Key personnel: Ed Rubin, managing director; Jack Arbuthnott, head of film; Kate Crowe, head of TV.

Incoming: Scott Free has a wide-ranging and eclectic slate across film and TV. On the feature side, James Kent’s The Aftermath, with Keira Knightley and Alexander Skarsgard, is in post-production ahead of its release via Fox Searchlight in 2019.

Also in the works with Knightley is period black comedy The Other Typist — which she will produce and star in — based on the novel by Suzanne Rindell. Scott Free is now working on Sapiens: A Brief History Of Humankind, an adaptation of Yuval Noah Harari’s book, with Asif Kapadia directing and his outfit On The Corner co-producing.

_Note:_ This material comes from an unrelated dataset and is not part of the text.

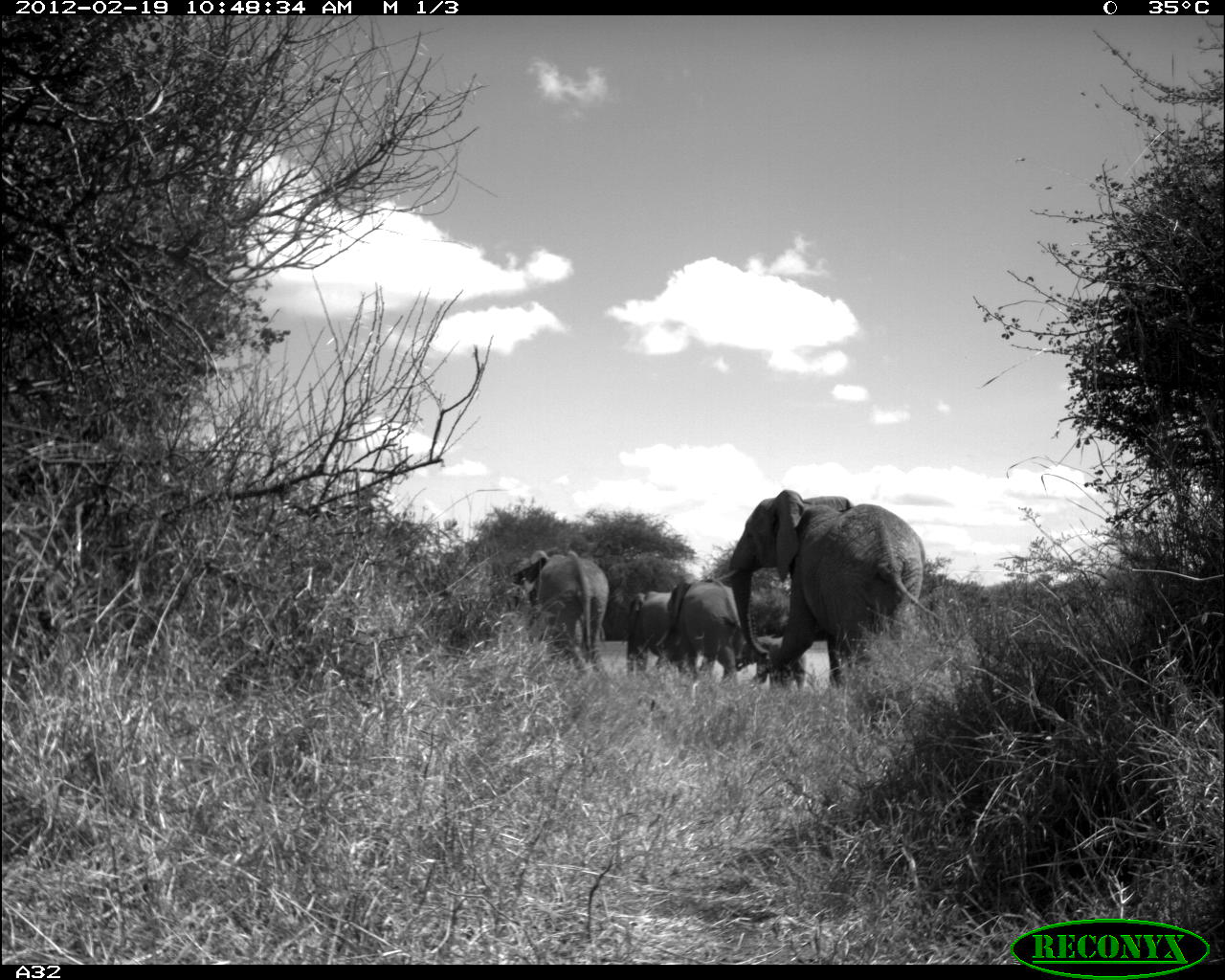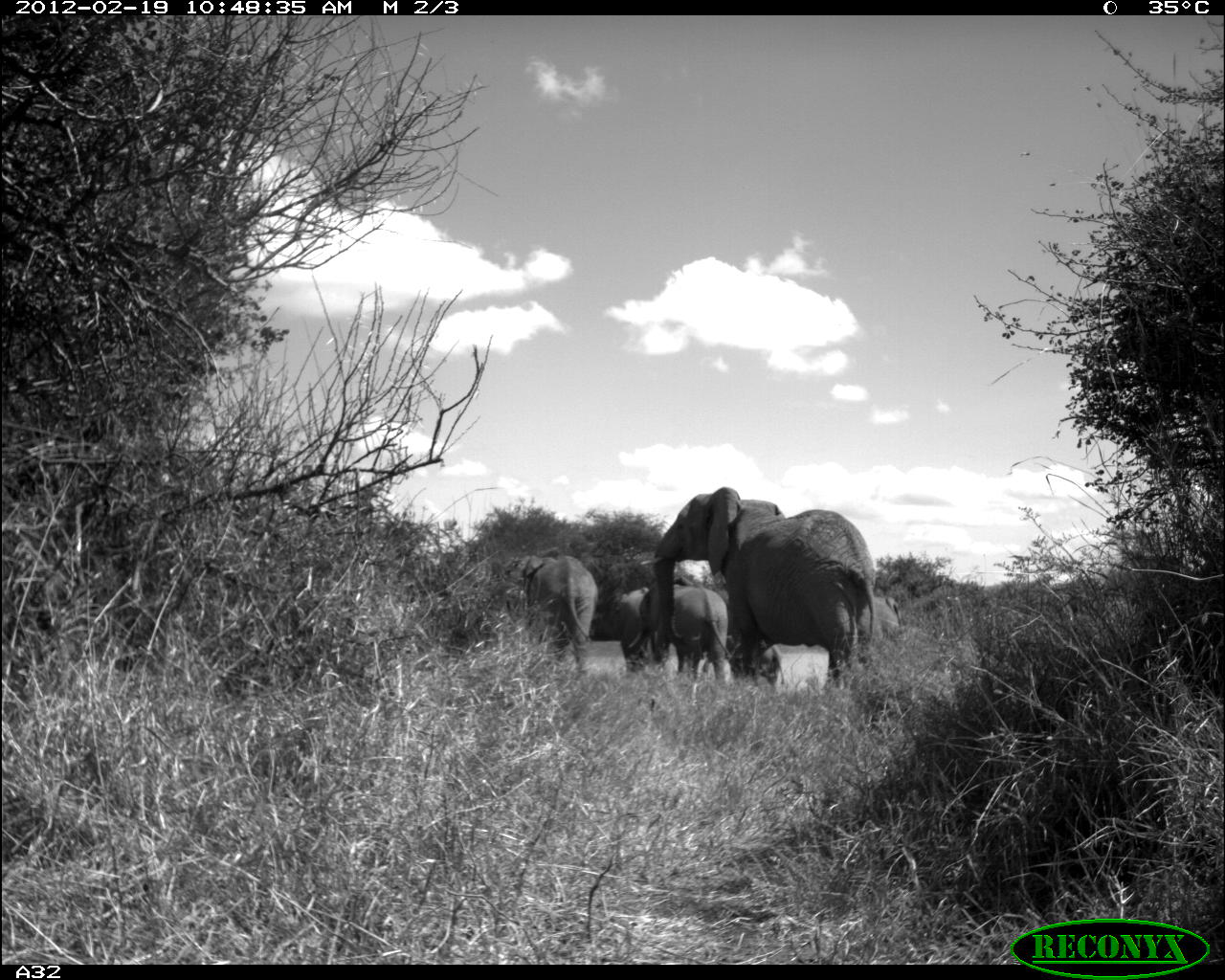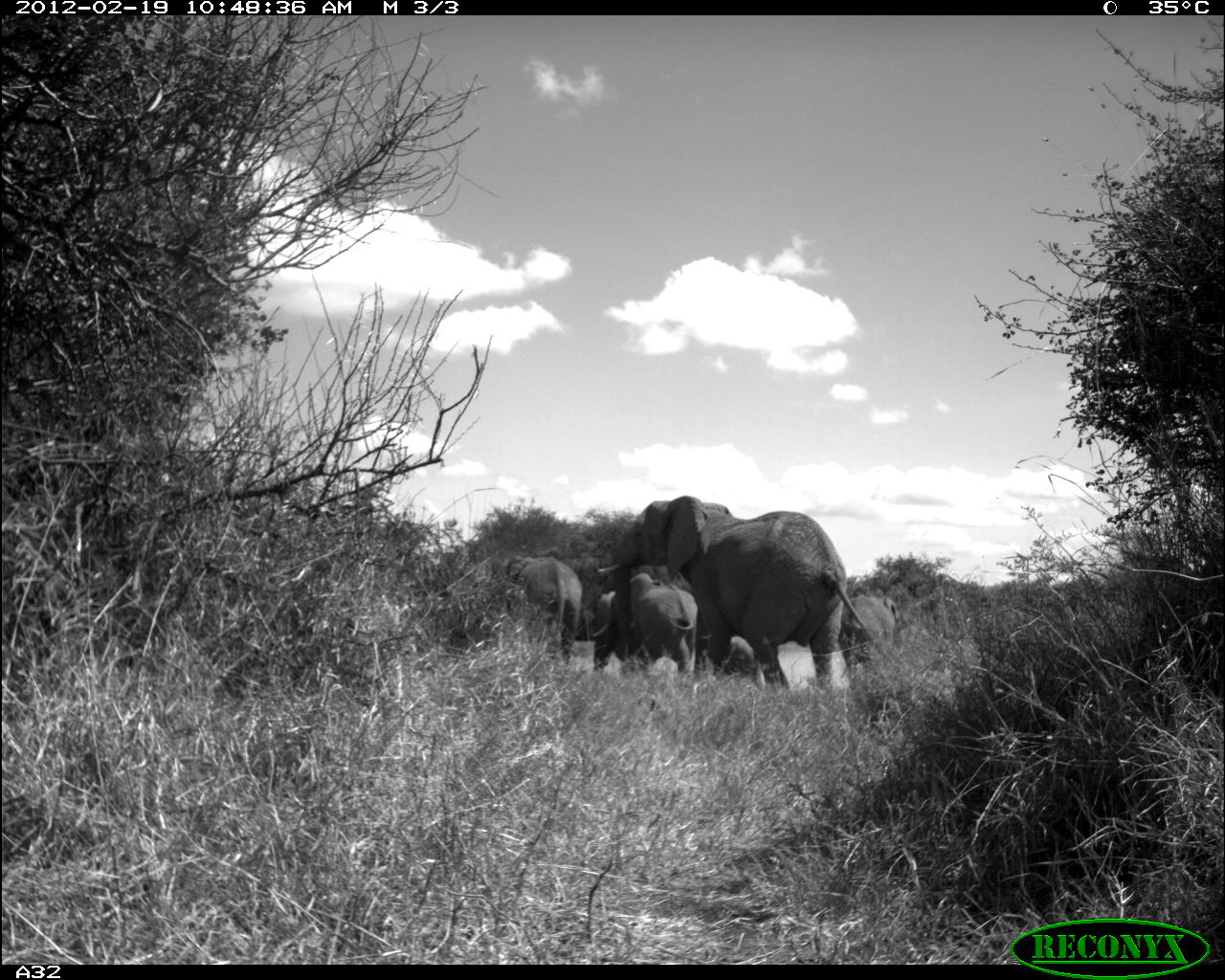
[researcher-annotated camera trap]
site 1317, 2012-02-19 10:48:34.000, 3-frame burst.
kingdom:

On the slate are Erotic Stories For Punjabi Widows with Film4, Balli Kaur Jaswal and Ursula Rani Sarma, and The German Child, the feature debut of writer/director Ben Chanan, again with Film4, set at the outbreak of the Second World War.

On the TV side, the second season of Taboo and Steven Knight’s A Christmas Carol for the BBC will both shoot next year. In development now is The Beast Must Die with writer Gaby Chiappe and the BBC, which is a five-part adaptation of the novel by Cecil Day-Lewis, and supernatural thriller The Hoarder with Tom Edge, again with the BBC.

Ed Rubin says: “We want our work to have an authored, distinctive voice, while still having mainstream appeal.”

Jack Arbuthnott says: “There has been a deep shift: the status quo feels quite different now from how it did 10 years ago. We have always tried to be nimble and opportunistic, and not have a pre-conceived idea of what we should be doing.”